Google Maps System Design: Architecture Behind Real-Time Navigation at Scale
Google Maps System Design#
Google Maps serves over a billion users, rendering map tiles, computing routes, estimating arrival times, and indexing hundreds of millions of places. Designing a system like this requires solving problems across rendering, geospatial data, graph algorithms, and distributed infrastructure. This guide breaks down each layer.
High-Level Architecture#
Client (Mobile/Web)
│
├── Map Tile Service ──── Tile Storage (CDN + Object Store)
├── Routing Service ───── Road Graph Engine
├── Traffic Service ────── Real-Time Data Pipeline
├── Place Search Service ── Search Index + POI Database
├── ETA Service ────────── ML Prediction Layer
└── Offline Maps ────────── Packaged Tile Bundles
The system splits into independent services, each optimized for its workload. A shared geospatial index underpins most of them.
Map Tile Rendering#
Maps are not rendered as a single image. The world is divided into tiles at multiple zoom levels. Each zoom level doubles the grid resolution.
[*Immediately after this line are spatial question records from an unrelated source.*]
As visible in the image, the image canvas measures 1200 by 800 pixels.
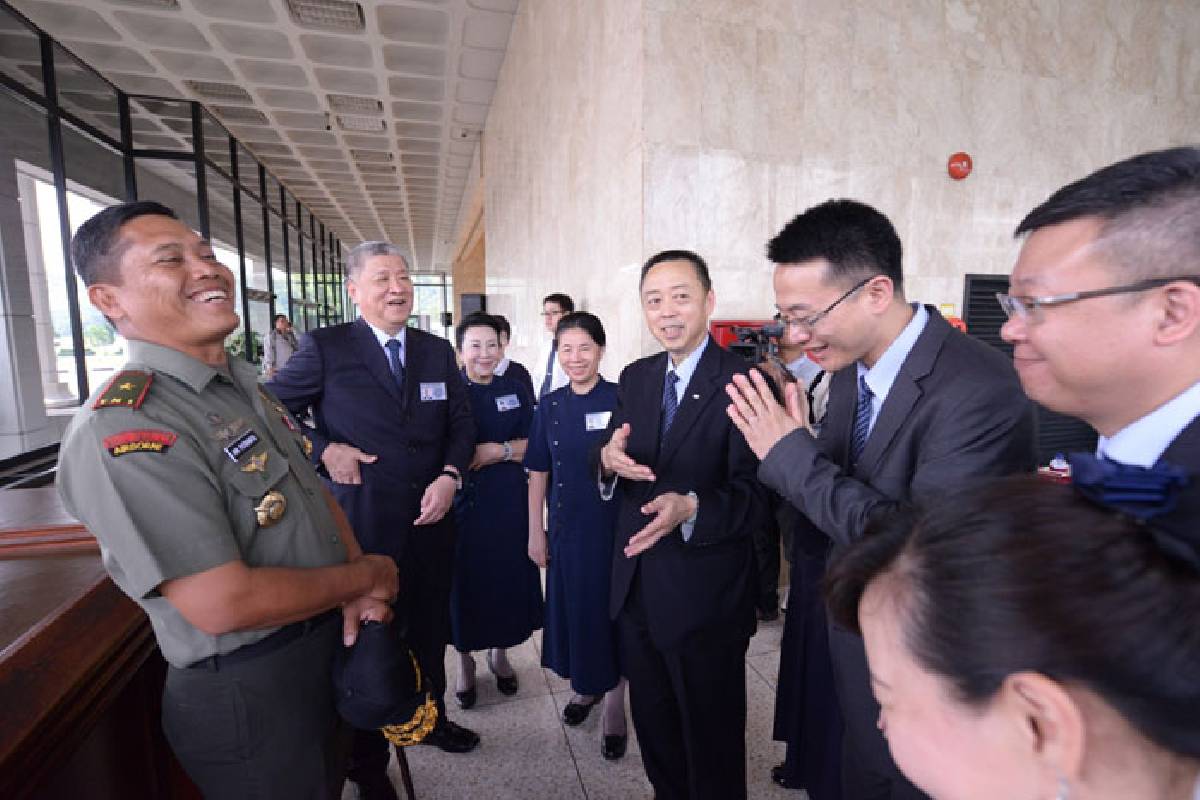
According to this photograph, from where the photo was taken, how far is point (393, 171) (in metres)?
11.3

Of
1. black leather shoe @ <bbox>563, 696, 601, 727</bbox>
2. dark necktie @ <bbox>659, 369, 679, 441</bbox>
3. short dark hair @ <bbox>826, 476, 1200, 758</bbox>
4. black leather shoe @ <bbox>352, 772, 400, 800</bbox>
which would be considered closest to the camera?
short dark hair @ <bbox>826, 476, 1200, 758</bbox>

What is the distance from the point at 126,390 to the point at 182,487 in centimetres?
23

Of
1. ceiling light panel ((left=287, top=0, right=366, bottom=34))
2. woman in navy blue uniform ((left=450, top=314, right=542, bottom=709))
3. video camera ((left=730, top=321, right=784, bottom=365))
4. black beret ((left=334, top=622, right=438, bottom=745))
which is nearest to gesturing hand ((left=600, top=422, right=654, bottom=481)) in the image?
black beret ((left=334, top=622, right=438, bottom=745))

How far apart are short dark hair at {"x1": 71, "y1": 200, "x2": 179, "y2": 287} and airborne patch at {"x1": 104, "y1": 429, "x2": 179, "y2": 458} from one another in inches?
16.7

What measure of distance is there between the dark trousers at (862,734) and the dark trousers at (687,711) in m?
0.42

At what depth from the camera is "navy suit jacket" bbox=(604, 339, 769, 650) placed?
5.08 ft

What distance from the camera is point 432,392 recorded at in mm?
2246

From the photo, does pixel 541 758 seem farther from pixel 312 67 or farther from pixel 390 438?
pixel 312 67

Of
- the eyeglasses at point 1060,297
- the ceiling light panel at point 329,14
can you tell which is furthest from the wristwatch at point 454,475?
the ceiling light panel at point 329,14

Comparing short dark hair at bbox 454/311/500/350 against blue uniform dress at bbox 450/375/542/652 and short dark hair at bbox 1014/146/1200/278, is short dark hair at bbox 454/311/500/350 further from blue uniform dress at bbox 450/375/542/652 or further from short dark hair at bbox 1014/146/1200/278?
short dark hair at bbox 1014/146/1200/278

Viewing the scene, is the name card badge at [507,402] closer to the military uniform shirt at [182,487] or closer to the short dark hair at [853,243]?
the military uniform shirt at [182,487]

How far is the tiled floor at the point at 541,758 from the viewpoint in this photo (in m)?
1.95

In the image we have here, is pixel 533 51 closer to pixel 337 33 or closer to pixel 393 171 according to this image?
pixel 337 33

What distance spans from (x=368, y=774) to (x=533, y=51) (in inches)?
207
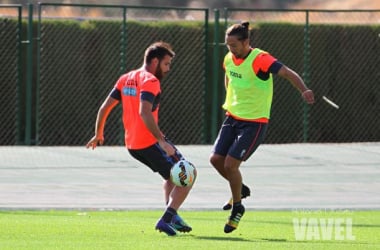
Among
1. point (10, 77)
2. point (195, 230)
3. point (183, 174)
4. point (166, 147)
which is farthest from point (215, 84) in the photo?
point (166, 147)

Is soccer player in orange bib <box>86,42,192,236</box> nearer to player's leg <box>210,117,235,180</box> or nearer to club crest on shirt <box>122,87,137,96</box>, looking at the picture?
club crest on shirt <box>122,87,137,96</box>

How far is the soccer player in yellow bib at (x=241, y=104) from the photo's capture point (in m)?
12.1

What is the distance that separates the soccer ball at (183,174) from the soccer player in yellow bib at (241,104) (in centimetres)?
71

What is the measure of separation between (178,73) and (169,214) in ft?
37.4

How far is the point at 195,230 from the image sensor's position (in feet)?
39.6

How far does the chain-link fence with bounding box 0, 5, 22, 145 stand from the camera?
71.3 feet

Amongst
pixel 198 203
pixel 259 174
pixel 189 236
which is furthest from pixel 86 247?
pixel 259 174

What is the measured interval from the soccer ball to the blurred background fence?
9754 millimetres

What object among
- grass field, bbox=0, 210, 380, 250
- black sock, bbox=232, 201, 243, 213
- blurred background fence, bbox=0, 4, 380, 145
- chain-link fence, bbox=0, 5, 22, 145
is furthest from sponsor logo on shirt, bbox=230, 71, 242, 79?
chain-link fence, bbox=0, 5, 22, 145

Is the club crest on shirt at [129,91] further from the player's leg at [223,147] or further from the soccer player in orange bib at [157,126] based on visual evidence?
the player's leg at [223,147]

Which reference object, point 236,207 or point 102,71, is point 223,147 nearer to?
point 236,207

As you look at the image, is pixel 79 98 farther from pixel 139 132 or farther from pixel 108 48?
pixel 139 132

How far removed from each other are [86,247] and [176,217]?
4.92ft

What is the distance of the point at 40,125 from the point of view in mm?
21875
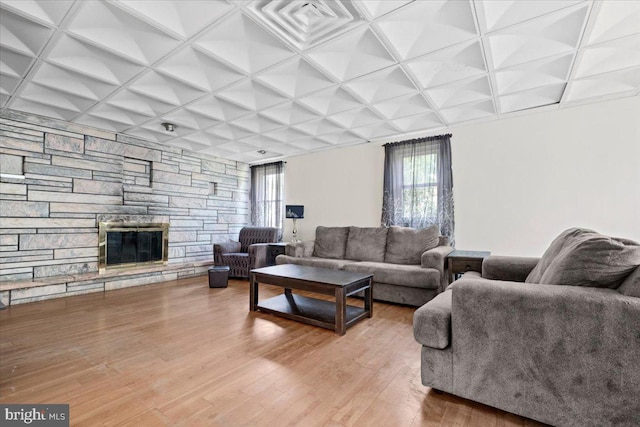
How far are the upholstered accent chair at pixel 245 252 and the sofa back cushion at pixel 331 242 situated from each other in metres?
0.97

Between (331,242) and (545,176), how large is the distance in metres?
3.16

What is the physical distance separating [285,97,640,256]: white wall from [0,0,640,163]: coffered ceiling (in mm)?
270

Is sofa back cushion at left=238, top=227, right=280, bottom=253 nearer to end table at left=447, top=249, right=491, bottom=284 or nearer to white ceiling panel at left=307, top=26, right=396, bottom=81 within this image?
end table at left=447, top=249, right=491, bottom=284

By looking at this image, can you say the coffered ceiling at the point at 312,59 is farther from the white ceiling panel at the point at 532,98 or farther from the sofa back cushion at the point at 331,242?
the sofa back cushion at the point at 331,242

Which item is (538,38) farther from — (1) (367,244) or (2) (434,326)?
(1) (367,244)

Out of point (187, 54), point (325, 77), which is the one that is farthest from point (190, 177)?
point (325, 77)

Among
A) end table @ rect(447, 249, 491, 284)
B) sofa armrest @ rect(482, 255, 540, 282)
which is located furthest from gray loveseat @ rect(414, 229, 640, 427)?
end table @ rect(447, 249, 491, 284)

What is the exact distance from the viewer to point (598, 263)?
4.79 ft

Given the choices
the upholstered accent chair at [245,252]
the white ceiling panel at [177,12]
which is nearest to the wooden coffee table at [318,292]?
the upholstered accent chair at [245,252]

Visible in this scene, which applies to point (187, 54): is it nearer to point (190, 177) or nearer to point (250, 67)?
point (250, 67)

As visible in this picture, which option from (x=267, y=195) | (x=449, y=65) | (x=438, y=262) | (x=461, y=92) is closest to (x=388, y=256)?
(x=438, y=262)

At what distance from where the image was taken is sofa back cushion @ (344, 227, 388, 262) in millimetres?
4512

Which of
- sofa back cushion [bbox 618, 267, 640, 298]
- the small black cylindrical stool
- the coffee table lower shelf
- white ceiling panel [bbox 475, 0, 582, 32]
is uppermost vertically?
white ceiling panel [bbox 475, 0, 582, 32]

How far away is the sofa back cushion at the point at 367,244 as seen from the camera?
451cm
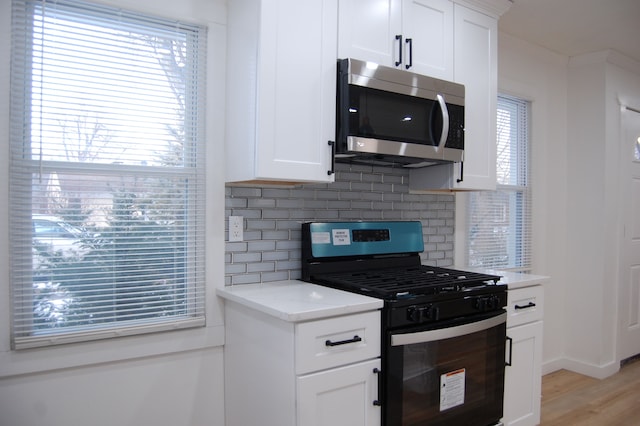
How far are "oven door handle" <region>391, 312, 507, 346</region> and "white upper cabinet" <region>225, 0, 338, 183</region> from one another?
0.74 m

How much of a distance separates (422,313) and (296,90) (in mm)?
1073

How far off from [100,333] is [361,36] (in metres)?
1.72

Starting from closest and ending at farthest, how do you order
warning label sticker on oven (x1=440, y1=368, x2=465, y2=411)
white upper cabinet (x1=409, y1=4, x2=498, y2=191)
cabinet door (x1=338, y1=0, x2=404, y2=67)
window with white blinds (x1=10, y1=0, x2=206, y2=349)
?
window with white blinds (x1=10, y1=0, x2=206, y2=349)
warning label sticker on oven (x1=440, y1=368, x2=465, y2=411)
cabinet door (x1=338, y1=0, x2=404, y2=67)
white upper cabinet (x1=409, y1=4, x2=498, y2=191)

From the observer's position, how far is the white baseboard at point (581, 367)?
353 centimetres

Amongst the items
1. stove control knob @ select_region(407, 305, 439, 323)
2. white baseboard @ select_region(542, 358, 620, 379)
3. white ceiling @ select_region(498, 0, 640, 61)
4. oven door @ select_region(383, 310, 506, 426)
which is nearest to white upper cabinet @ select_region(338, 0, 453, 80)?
white ceiling @ select_region(498, 0, 640, 61)

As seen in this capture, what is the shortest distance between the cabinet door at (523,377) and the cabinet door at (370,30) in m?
1.57

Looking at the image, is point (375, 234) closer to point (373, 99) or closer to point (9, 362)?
point (373, 99)

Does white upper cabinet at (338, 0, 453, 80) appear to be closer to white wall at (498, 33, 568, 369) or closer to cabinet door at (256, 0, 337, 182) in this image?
cabinet door at (256, 0, 337, 182)

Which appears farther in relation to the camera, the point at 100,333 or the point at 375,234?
the point at 375,234

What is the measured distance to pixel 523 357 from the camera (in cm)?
245

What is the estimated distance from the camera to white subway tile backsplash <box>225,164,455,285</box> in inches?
86.2

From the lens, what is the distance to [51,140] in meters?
1.75

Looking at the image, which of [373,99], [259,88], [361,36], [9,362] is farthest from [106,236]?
[361,36]

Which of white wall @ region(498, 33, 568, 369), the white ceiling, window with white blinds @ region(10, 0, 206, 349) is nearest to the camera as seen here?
window with white blinds @ region(10, 0, 206, 349)
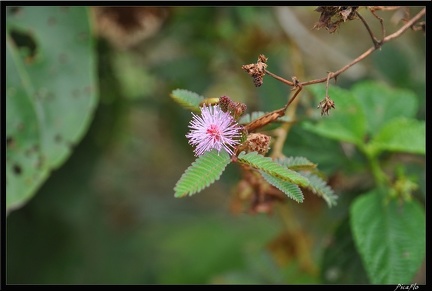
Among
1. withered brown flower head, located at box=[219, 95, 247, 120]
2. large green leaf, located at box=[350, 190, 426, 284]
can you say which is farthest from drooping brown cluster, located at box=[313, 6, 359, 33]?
large green leaf, located at box=[350, 190, 426, 284]

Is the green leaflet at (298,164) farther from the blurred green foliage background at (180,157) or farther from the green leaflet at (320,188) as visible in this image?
the blurred green foliage background at (180,157)

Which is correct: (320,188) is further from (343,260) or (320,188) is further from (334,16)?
(343,260)

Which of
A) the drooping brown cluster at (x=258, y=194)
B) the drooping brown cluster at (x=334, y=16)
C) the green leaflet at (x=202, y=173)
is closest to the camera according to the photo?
the green leaflet at (x=202, y=173)

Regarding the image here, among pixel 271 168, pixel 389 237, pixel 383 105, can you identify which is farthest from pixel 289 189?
pixel 383 105

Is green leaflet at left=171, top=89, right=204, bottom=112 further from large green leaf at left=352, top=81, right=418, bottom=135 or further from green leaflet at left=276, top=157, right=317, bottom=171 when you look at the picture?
large green leaf at left=352, top=81, right=418, bottom=135

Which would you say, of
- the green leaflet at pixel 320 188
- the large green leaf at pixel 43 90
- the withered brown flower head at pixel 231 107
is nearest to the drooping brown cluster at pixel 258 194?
the green leaflet at pixel 320 188
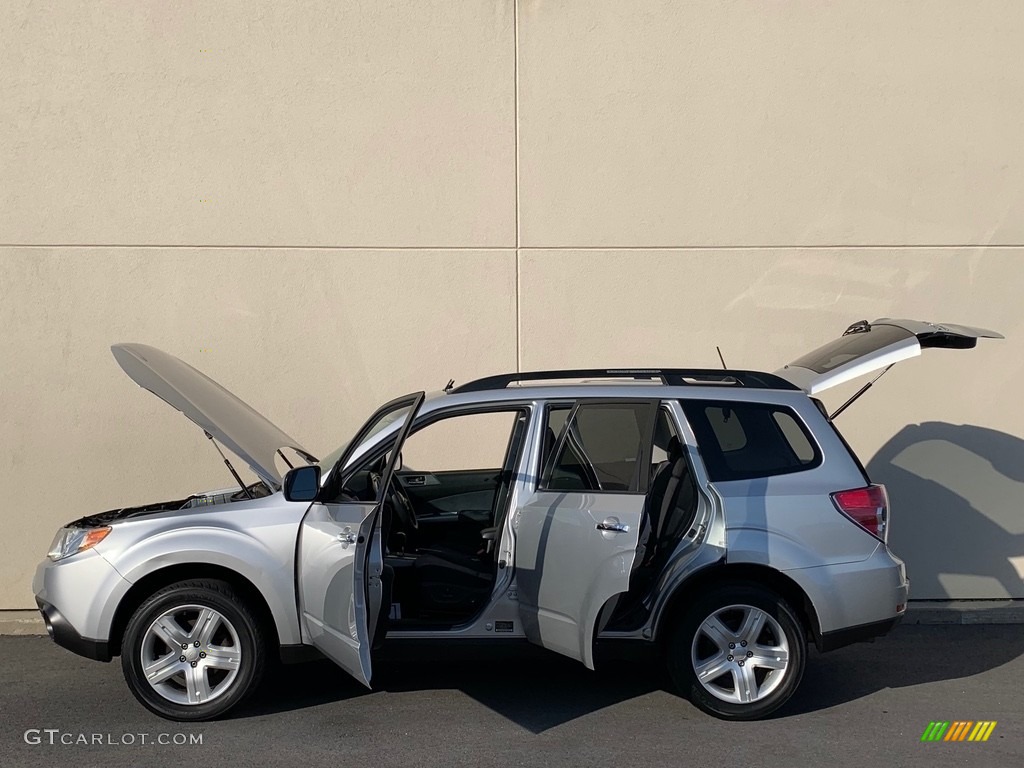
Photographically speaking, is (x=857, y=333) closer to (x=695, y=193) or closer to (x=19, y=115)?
(x=695, y=193)

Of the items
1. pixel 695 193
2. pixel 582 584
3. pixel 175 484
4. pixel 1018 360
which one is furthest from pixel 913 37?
pixel 175 484

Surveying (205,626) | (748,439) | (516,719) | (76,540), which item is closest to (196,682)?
(205,626)

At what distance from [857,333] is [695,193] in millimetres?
2244

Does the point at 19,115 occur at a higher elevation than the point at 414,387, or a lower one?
higher

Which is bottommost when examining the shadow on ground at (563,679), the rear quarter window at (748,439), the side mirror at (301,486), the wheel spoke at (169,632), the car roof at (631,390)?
the shadow on ground at (563,679)

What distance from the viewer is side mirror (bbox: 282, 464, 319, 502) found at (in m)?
5.71

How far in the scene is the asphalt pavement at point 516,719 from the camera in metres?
5.29

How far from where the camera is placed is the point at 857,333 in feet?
22.4

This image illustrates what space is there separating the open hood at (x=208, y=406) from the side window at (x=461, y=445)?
1722 mm

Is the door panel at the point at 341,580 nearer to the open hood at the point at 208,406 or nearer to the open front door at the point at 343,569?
the open front door at the point at 343,569

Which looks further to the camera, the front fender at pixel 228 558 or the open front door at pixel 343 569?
the front fender at pixel 228 558

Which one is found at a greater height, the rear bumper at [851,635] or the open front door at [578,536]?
the open front door at [578,536]

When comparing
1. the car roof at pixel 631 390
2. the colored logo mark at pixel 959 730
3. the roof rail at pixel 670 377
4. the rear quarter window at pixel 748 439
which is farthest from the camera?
the roof rail at pixel 670 377

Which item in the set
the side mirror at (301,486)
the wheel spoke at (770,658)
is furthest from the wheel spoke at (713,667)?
the side mirror at (301,486)
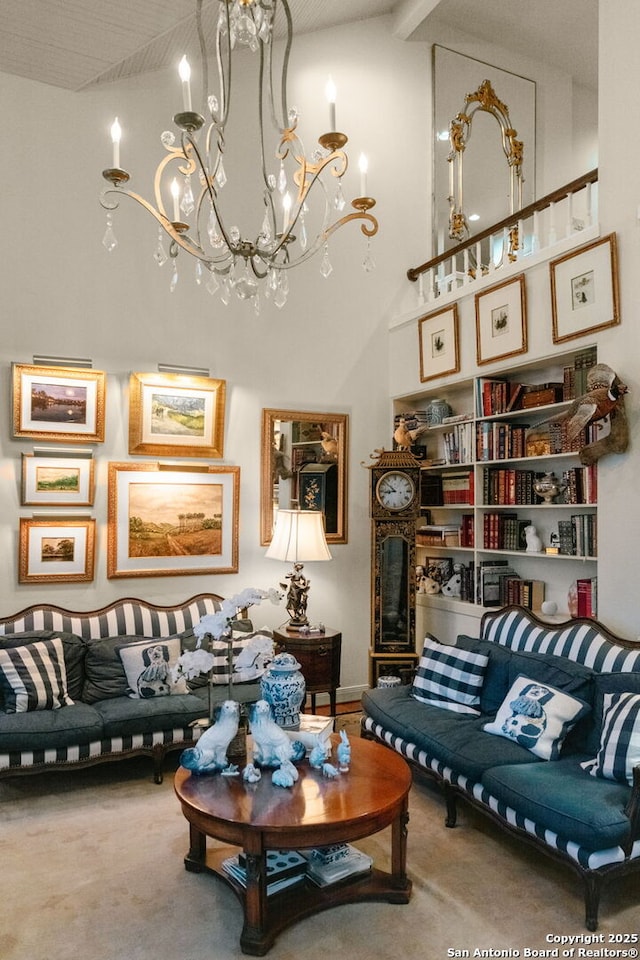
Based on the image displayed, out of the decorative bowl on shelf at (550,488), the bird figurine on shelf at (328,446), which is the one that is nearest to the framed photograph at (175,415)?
the bird figurine on shelf at (328,446)

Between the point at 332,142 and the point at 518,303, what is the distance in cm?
214

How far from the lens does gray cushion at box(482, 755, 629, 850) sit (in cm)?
243

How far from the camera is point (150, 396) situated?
4.63 meters

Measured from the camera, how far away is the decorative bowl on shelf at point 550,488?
4.23 m

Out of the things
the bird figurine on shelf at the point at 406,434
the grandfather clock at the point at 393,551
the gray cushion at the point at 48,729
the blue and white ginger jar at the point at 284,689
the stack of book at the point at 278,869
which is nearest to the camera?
the stack of book at the point at 278,869

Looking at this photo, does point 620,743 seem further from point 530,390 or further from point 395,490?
point 395,490

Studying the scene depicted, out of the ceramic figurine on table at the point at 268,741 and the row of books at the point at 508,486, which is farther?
the row of books at the point at 508,486

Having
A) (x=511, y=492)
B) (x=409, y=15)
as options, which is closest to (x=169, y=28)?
(x=409, y=15)

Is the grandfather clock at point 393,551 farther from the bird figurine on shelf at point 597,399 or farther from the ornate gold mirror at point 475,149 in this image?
the ornate gold mirror at point 475,149

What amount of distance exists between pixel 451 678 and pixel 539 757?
76cm

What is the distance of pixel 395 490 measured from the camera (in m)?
4.96

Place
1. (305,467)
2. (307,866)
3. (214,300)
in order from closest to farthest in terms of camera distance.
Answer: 1. (307,866)
2. (214,300)
3. (305,467)

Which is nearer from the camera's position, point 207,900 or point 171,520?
point 207,900

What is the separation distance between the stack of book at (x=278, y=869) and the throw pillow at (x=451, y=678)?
1291mm
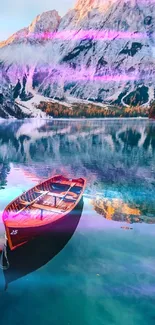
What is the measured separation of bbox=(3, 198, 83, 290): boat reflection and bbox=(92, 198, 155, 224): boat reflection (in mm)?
1583

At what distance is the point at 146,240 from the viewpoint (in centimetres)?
781

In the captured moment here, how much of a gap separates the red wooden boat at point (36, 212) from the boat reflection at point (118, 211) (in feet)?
3.08

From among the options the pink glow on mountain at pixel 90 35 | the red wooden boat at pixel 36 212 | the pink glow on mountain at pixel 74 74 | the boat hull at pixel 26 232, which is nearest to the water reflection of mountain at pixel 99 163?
the red wooden boat at pixel 36 212

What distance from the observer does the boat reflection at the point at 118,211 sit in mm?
9070

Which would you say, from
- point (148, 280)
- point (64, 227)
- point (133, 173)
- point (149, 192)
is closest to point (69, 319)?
point (148, 280)

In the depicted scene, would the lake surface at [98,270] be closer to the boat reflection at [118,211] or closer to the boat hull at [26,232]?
the boat reflection at [118,211]

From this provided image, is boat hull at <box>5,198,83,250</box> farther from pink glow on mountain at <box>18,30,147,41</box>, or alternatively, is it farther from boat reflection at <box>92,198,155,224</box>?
pink glow on mountain at <box>18,30,147,41</box>

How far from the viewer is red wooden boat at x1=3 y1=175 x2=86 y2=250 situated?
264 inches

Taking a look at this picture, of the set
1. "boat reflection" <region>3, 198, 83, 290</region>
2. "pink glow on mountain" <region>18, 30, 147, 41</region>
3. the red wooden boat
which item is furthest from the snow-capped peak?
"boat reflection" <region>3, 198, 83, 290</region>

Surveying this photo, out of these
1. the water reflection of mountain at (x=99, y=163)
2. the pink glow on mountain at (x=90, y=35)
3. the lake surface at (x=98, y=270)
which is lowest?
the water reflection of mountain at (x=99, y=163)

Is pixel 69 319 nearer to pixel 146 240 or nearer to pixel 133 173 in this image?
pixel 146 240

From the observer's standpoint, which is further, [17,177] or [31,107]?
[31,107]

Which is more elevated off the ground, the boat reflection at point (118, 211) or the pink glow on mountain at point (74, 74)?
the pink glow on mountain at point (74, 74)

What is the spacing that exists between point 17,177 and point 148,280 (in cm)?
905
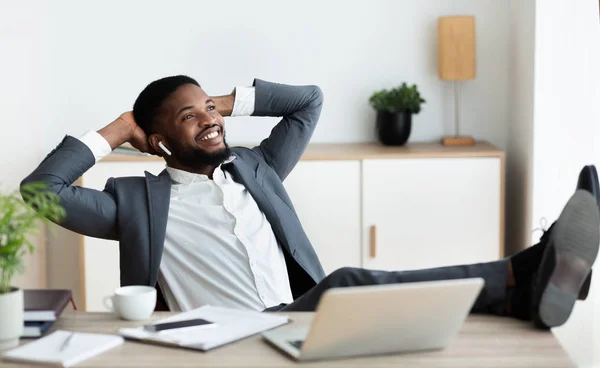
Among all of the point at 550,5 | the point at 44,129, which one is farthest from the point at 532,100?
the point at 44,129

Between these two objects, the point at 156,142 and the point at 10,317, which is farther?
the point at 156,142

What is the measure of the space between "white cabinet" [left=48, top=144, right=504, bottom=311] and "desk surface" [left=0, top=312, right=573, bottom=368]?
2.10 meters

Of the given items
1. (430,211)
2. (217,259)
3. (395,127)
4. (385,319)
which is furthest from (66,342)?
(395,127)

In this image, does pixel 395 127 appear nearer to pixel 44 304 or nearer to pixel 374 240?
pixel 374 240

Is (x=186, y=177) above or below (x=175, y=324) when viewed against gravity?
above

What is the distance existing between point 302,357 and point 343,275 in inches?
20.6

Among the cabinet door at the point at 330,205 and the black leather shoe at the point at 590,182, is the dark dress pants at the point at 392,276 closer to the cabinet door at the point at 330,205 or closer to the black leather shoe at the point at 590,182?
the black leather shoe at the point at 590,182

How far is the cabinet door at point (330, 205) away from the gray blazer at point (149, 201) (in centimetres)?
93

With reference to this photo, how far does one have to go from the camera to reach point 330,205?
3854mm

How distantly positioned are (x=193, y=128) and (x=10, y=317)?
112 centimetres

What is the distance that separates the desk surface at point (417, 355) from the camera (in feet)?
5.14

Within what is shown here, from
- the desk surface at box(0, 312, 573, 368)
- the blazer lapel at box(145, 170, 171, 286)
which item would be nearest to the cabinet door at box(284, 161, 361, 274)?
the blazer lapel at box(145, 170, 171, 286)

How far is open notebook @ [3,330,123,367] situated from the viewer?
1.59 metres

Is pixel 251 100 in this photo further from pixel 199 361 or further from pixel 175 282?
pixel 199 361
Zoom 0: 1 tile (whole world)
Zoom 1: 4 tiles (2x2)
Zoom 2: 16 tiles (4x4)
...
Zoom 20: ~1 trillion tiles
Pre-rendering vs dynamic rendering: Base map tiles (roads, terrain, water) are pre-rendered and stored in object storage behind a CDN. Dynamic overlays (traffic, transit) are rendered on the fly or cached with short TTLs.
Vector tiles vs raster tiles: Modern implementations use vector tiles. The server sends geometry data and the client renders it. This reduces bandwidth, enables smooth rotation and 3D views, and allows client-side styling.
Tile addressing: Each tile is identified by (zoom, x, y). The client calculates which tiles are visible based on the viewport and zoom level, then fetches them in parallel.
Geospatial Indexing#
Efficient spatial queries are the backbone of the system. Three structures matter most.
Quadtree#
A quadtree recursively divides 2D space into four quadrants. Each node splits when it exceeds a capacity threshold. This adapts naturally to density: urban areas get deeper subdivision, oceans stay shallow.
┌───────┬───────┐
│ │ ┌──┬──┤
│ │ ├──┼──┤
├───┬───┼─┴──┴──┤
│ │ │ │
└───┴───┴───────┘
Use case: nearest-neighbor searches for places, clustering points of interest.
R-Tree#
R-trees index rectangles (bounding boxes). They group nearby objects into minimum bounding rectangles at each tree level. R-trees excel at range queries like "find all restaurants within this viewport."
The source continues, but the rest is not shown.